What to produce: Write out all of the records below again, requests included, but shift every number in the answers up by 60, whether it is a distance or a pixel coordinate. Leave the pictures out.

-- start --

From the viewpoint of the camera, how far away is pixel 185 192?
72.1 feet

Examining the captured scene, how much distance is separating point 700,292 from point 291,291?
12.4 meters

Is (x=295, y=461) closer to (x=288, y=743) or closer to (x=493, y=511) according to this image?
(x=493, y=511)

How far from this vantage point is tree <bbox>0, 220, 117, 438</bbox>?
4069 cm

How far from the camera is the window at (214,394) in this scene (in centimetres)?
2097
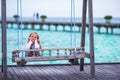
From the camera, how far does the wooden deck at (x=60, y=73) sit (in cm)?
723

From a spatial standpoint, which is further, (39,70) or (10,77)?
(39,70)

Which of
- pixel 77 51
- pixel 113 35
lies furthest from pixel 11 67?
pixel 113 35

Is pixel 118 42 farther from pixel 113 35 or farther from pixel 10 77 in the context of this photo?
pixel 10 77

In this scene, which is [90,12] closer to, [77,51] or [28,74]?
[77,51]

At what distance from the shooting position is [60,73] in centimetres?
788

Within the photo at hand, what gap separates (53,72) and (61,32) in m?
48.7

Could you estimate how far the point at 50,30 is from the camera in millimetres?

-- end --

Expected output:
From the viewpoint of the camera, how far away is pixel 185 192?
132.1 feet

Examining the captured scene, how much distance is separating point 700,292 from point 291,291?
72.4 meters

Is (x=295, y=461) closer to (x=288, y=743) or closer to (x=493, y=511) according to this image?
(x=553, y=571)

How far from this vantage point is tree <bbox>0, 220, 117, 438</bbox>?
4129 cm

How far from the camera is the window at (214,394) in this scene (in centimetres)?
2157
From the camera, how far does the wooden deck at (x=60, y=73) sit (in cm)?
783

From a spatial standpoint, which is further, (39,70) or (10,77)?
(99,130)

Which of
- pixel 77 51
- pixel 113 35
lies furthest from pixel 11 67?
pixel 173 95

Is pixel 118 42 farther from pixel 113 35 or farther from pixel 10 77 in the context of this photo?
pixel 70 137

In this scene, which is [90,12] closer to, [77,51] or [28,74]?
[137,111]

At what distance from the shooting position is [60,73] in centimetres?
848

Within the photo at hand, what gap separates (53,72) and (61,32) in m?
108.7

Could you estimate how far the point at 50,30 is from the camera in millimetres?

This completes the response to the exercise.